# Schwinn Super Sport



## flixnbear (Nov 5, 2004)

Greetings,

I've just "inherited" this bike. It's a 1976, with a shimano SIS rear der. and a Schwinn front der. The wheels are steel, it's in pretty good shape since I've re-packed wheels and cranks. The cranks are the original Ashtabula crankset. I've had to replace two of the derailleur cable and cable housings. The "Paramount Blue" paint has a few chips, but it has come back to life using some rubbing compound.

I've been offered less than $80 for it. I don't think that's a fair price at all. What's it worth?

I do know that perfect shape Super Sports have sold on Ebay for around $300, but,they were in perfect shape, paint and otherwise, with genuine Schwinn rear derailleurs, etc...not sure how much to discount it.

Any help would be very appreciated!

--flix


----------



## flixnbear (Nov 5, 2004)

Forgot a picture:


----------



## rcnute (Dec 21, 2004)

I think it firmly belongs in the $100 or less category.


----------



## BLUE BOY (May 19, 2005)

Paramount blue ? That color was never refered to as that. The frame is straight gauge
4130 CrMo. You might want to take the $80.00, but if not, don't expect anything over
abt. $130.00.


----------



## BunnV (Sep 7, 2005)

PM Stan. He's a Schwinn expert. He'll know the name of the color, when and where it was built and how much it's worth. Seriously. 

http://forums.roadbikereview.com/member.php?u=275034


----------



## flixnbear (Nov 5, 2004)

Done! Thanks for the tip!

--flix


----------



## Scooper (Mar 4, 2007)

Somebody called?  

The color is "Opaque Blue", and I had a 1973 Super Sport that color that I bought new and put about 10k miles on before it was stolen in 1980.  

I believe the last year for the fillet brazed Super Sports was 1973, although the Sports Tourer continued in production for another couple of years. The Sports Tourer also had a fillet brazed chromoly frame like the Super Sport, but had a three piece alloy crank instead of the Ashtabula crank.
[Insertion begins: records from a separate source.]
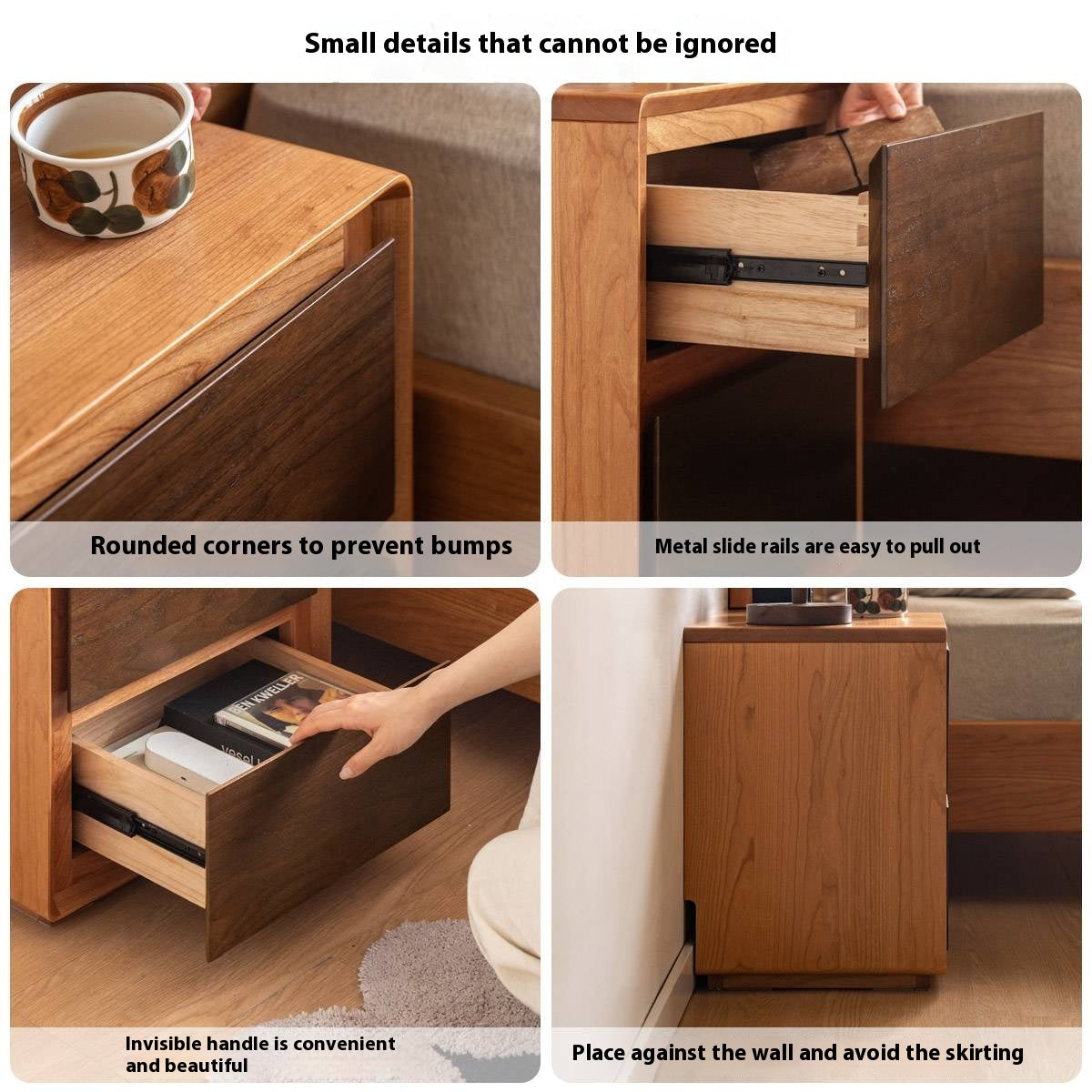 Small details that cannot be ignored

Rounded corners to prevent bumps

Metal slide rails are easy to pull out

EN KWELLER

vesel

Invisible handle is convenient and beautiful

Place against the wall and avoid the skirting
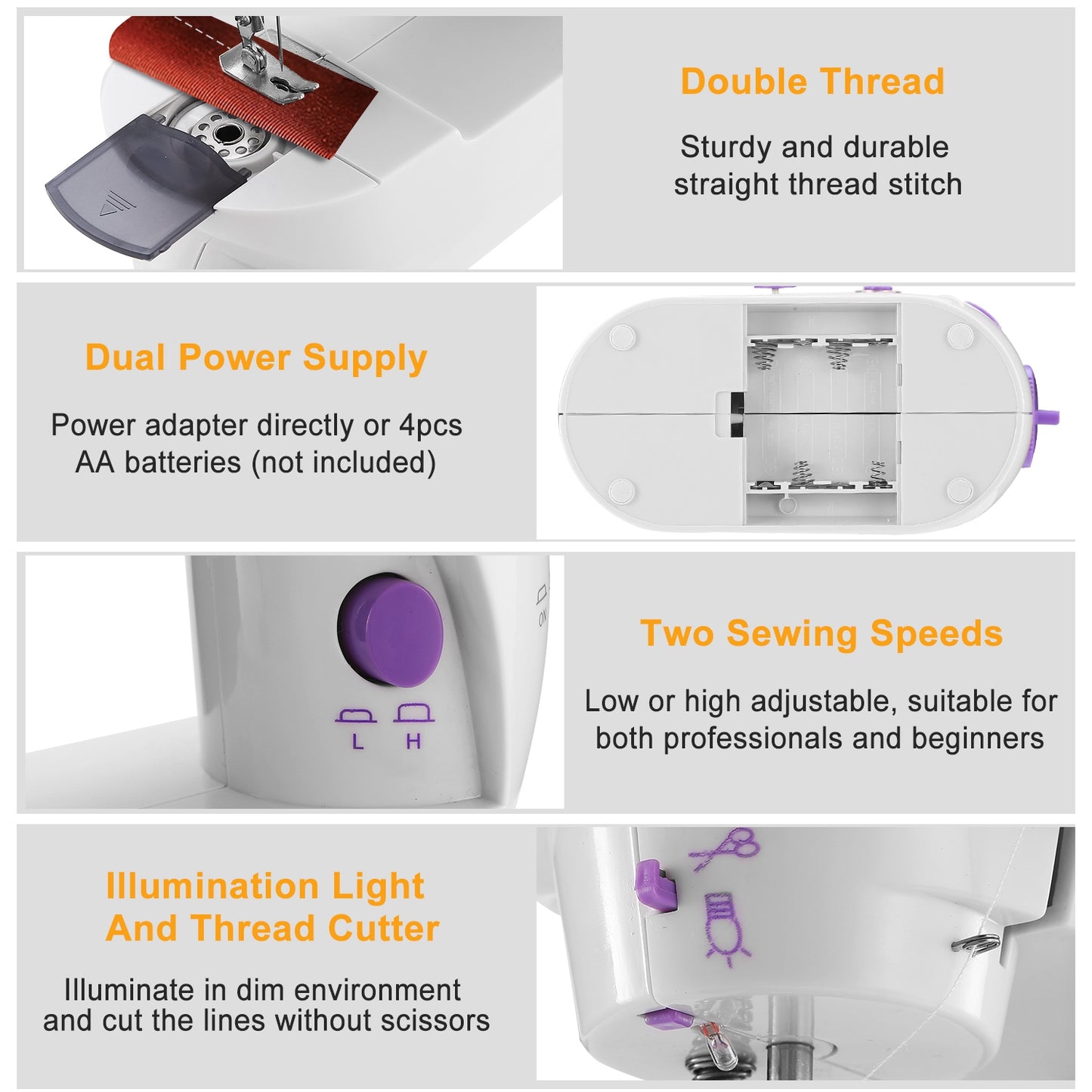 Double Thread

Sturdy and durable straight thread stitch

Dual Power Supply

Power adapter directly or 4pcs AA batteries (not included)

ON

L H

Two Sewing Speeds

Low or high adjustable, suitable for both professionals and beginners

Illumination Light And Thread Cutter

Illuminate in dim environment and cut the lines without scissors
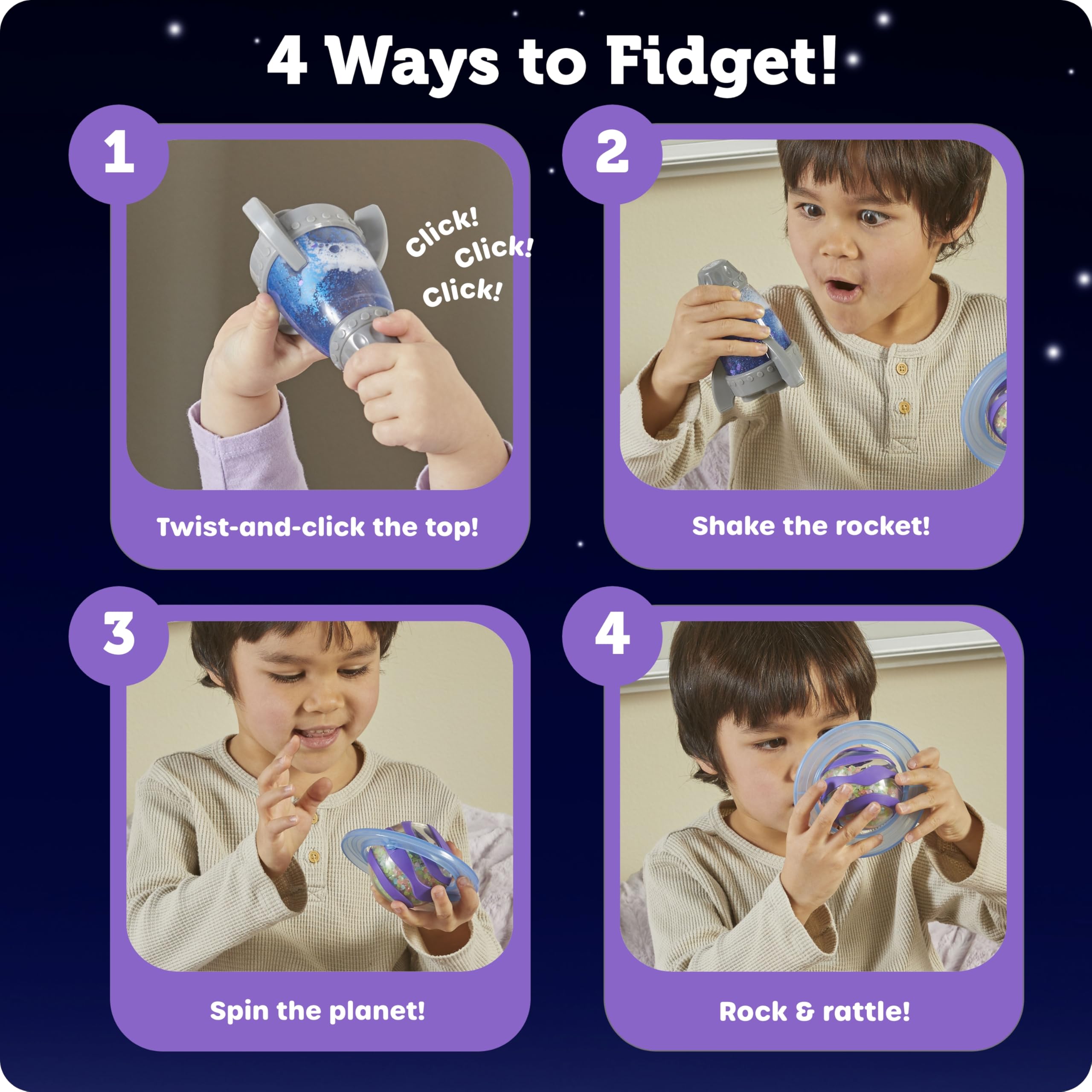 4 Ways to Fidget!

1

Click!
Click!
Click!

Twist-and-click the top!

2

Shake the rocket!

3

Spin the planet!

4

Rock & rattle!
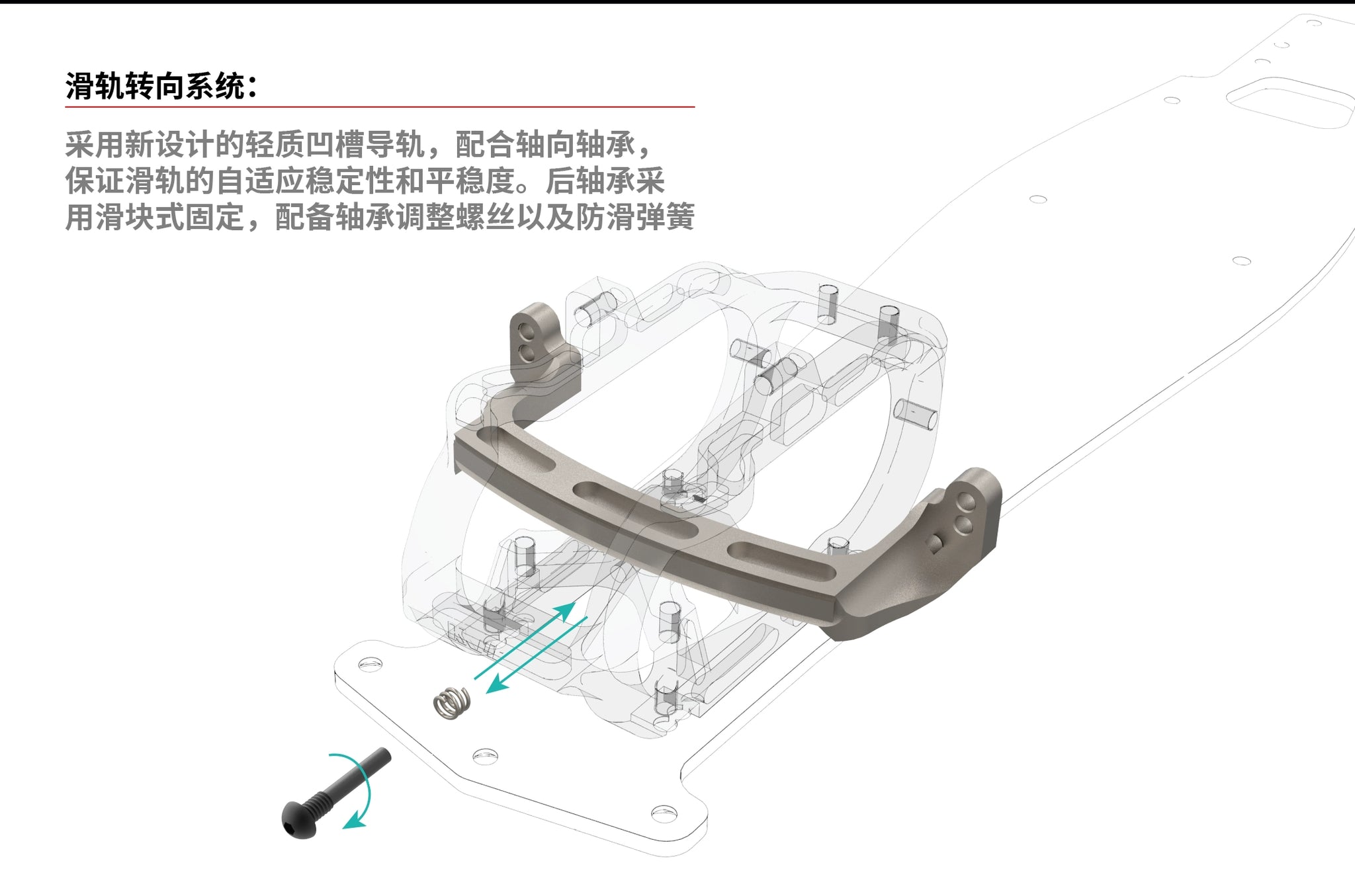 滑轨转向系统：

采用新设计的轻质凹槽导轨，配合轴向轴承，保证滑轨的自适应稳定性和平稳度。后轴承采用滑块式固定，配备轴承调整螺丝以及防滑弹簧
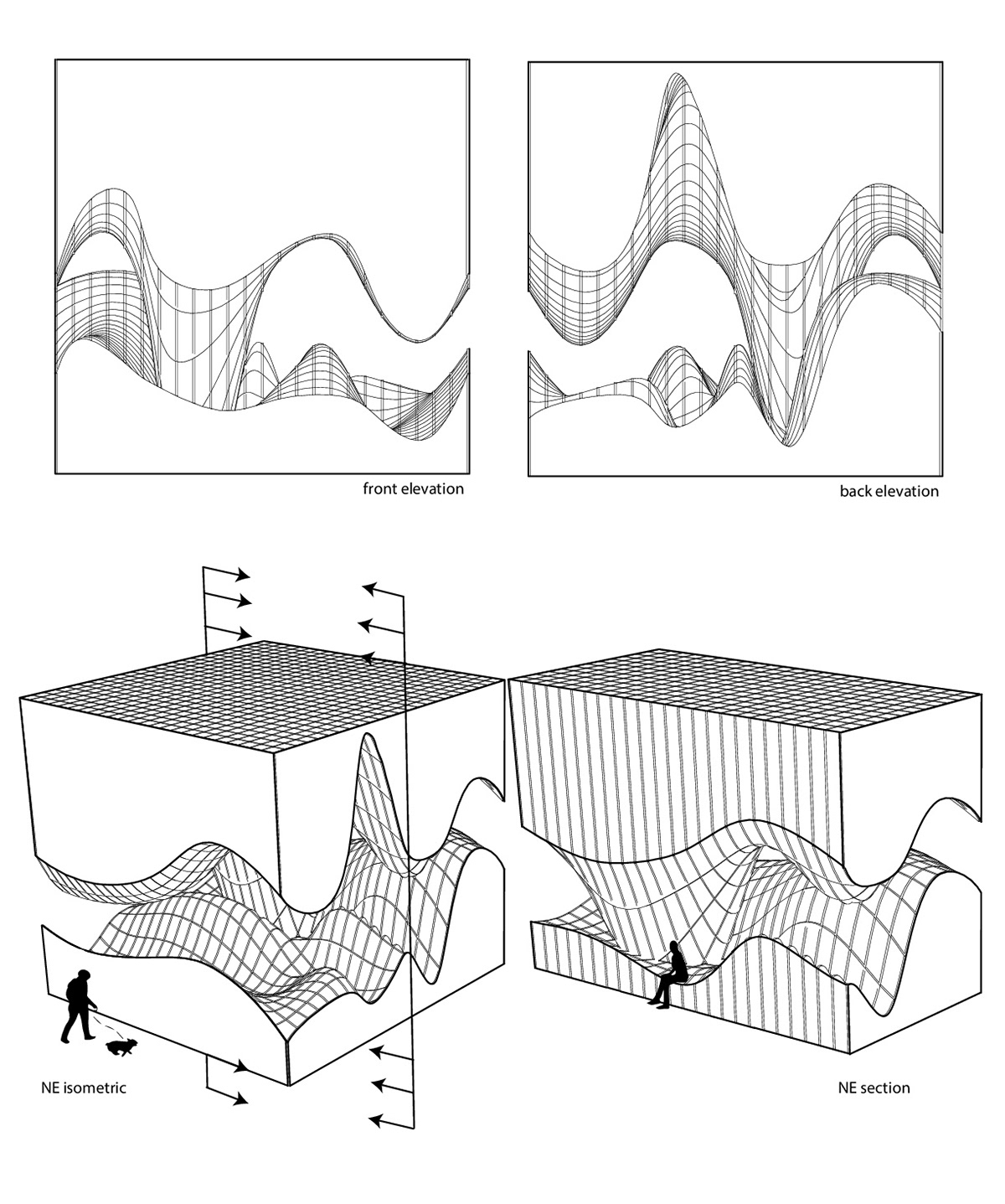 front elevation

back elevation

NE isometric

NE section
The serial number should be located on the head tube just above the lower bearing cup, and the first two letters will tell you the month and year the frame was built. The first letter is the month (A=January, B=February, C=March, D=April, E=May, F=June, G=July, H=August, I=NOT USED, J=September, K=October, L=November, M=December), and the second letter is the year (A=1965, B=1966, C=1967, D=1968, E=1969, F=1970, G=1971, H=1972, I=NOT USED, J=1973, K=1974, L=1975, M=1976, N=1977, O=NOT USED, P=1978, Q=1979, R=1980, S=1981, T=1982).

Because the frames are straight gauge 4130, they're heavier than butted frames but are practically indestructable and are highly desirable to some because they're so rugged. I've seen Super Sports framesets (frame and fork) in decent shape (straight, no dents, negligible rust) go for $250 - $300.


----------



## Scooper (Mar 4, 2007)

Here's the '73 catalog page:


----------



## Scooper (Mar 4, 2007)

And here's the specs page from the '73 Paramount catalog:


----------



## BLUE BOY (May 19, 2005)

Scooper said:


> Here's the '73 catalog page:


 That's neat; I always enjoy reading posts from Scooper.


----------



## flixnbear (Nov 5, 2004)

Well, this one got away. I just sold it an hour ago. Price: $80

I sure wish that I'd visited this forum yesterday :cryin: :cryin:


----------